Although a number of clinical syndromes related to occlusion of individual arteries are described, the most important practical distinction is between those affecting the carotid territory (frontal, temporal, parietal lobes or basal ganglia/internal capsule) and those affecting the vertebrobasilar territory (occipital lobe, cerebellum or brain stem).


Lacunar infarction is caused by arteriolosclerosis of small vessels

Lacunar infarcts are small, often slit-shaped, areas of infarction that are less than 1 cm in maximum diameter. They are an important form of cerebral infarct, particularly in patients with hypertension and diabetes, being caused by hyaline arteriolosclerosis.

Macroscopically, lesions are usually multiple and are seen in the sites normally supplied by fine perforating branches, such as the basal ganglia, internal capsule, thalamus and pons.

Clinically, lacunar infarcts can be asymptomatic or may cause very restricted neurological deficits such as monoparesis.
Multiple lacunar infarcts in the basal ganglia cause a syndrome of rigidity and abnormal gait, which superficially resembles Parkinson's disease, termed 'vascular pseudo-Parkinsonism'.
Lacunar infarction is also associated with ischaemic white-matter degeneration, an important cause of dementia.

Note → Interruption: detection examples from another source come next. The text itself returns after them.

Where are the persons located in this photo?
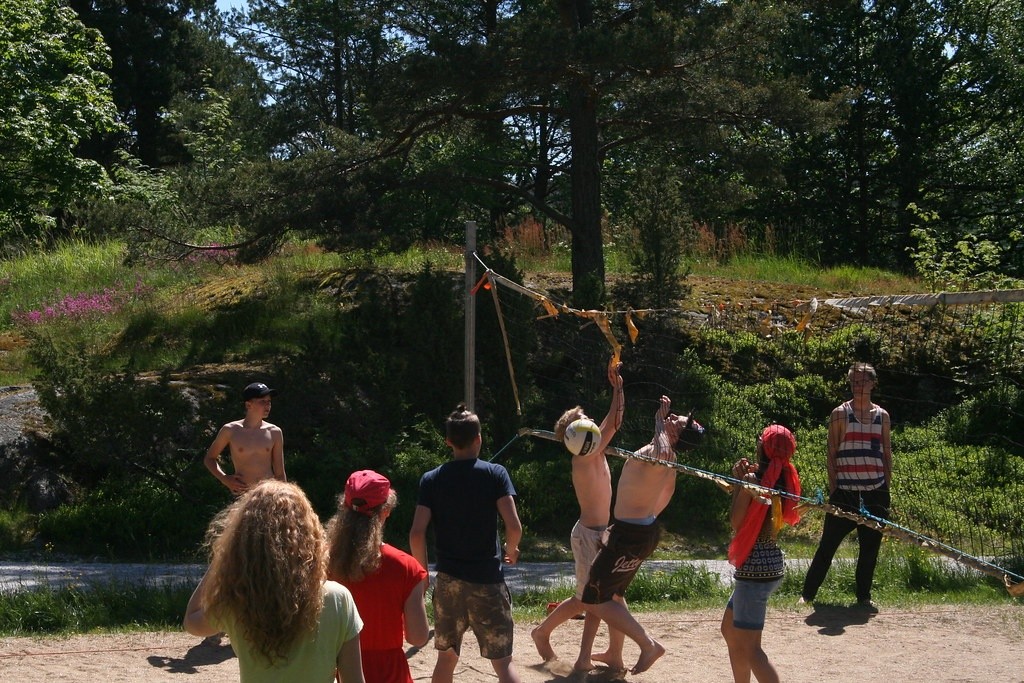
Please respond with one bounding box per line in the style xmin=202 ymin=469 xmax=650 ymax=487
xmin=183 ymin=482 xmax=367 ymax=683
xmin=581 ymin=395 xmax=704 ymax=675
xmin=721 ymin=424 xmax=802 ymax=683
xmin=204 ymin=382 xmax=288 ymax=496
xmin=531 ymin=359 xmax=626 ymax=671
xmin=409 ymin=404 xmax=524 ymax=683
xmin=326 ymin=469 xmax=429 ymax=683
xmin=795 ymin=362 xmax=893 ymax=615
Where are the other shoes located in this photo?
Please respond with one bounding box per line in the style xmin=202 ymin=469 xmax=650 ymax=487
xmin=853 ymin=600 xmax=879 ymax=612
xmin=201 ymin=636 xmax=222 ymax=649
xmin=546 ymin=601 xmax=585 ymax=619
xmin=796 ymin=596 xmax=816 ymax=606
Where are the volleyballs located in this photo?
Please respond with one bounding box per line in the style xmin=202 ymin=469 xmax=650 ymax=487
xmin=563 ymin=419 xmax=602 ymax=457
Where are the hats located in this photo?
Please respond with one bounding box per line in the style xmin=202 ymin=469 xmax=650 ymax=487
xmin=674 ymin=413 xmax=706 ymax=451
xmin=241 ymin=381 xmax=278 ymax=402
xmin=344 ymin=469 xmax=391 ymax=512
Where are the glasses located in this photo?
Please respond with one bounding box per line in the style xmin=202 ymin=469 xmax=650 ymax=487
xmin=847 ymin=379 xmax=872 ymax=385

Because hypertension and diabetes are risk factors for ischaemic heart disease and atheroma, lacunar infarcts are often seen in association with regional infarcts caused by large vessel disease.
Cortical laminar necrosis is caused by generalized failure of perfusion

Diffuse necrosis of cerebral cortical neurons is the pattern of infarction seen in generalized failure of blood flow or oxygenation as seen, for example, following cardiac arrest, with severe hypoglycaemia and after carbon monoxide poisoning. 

Changes develop 24 hours after resuscitation from the damaging episode.
There is widespread damage to the cerebral cortex, with death of the majority of cortical neurons. With time, there is phagocytosis of dead neurons with astrocytic gliosis. Macroscopically the cerebral cortex is shrunken and there is extensive loss of axons from the brain, causing white matter loss.

Patients who survive global laminar necrosis generally have severe brain damage, existing in a vegetative state devoid of higher cortical functions.
Lesser degrees of hypoxia or cerebral perfusion failure result in similar damage, limited to the particularly vulnerable areas of the hippocampus and cerebellar cortex.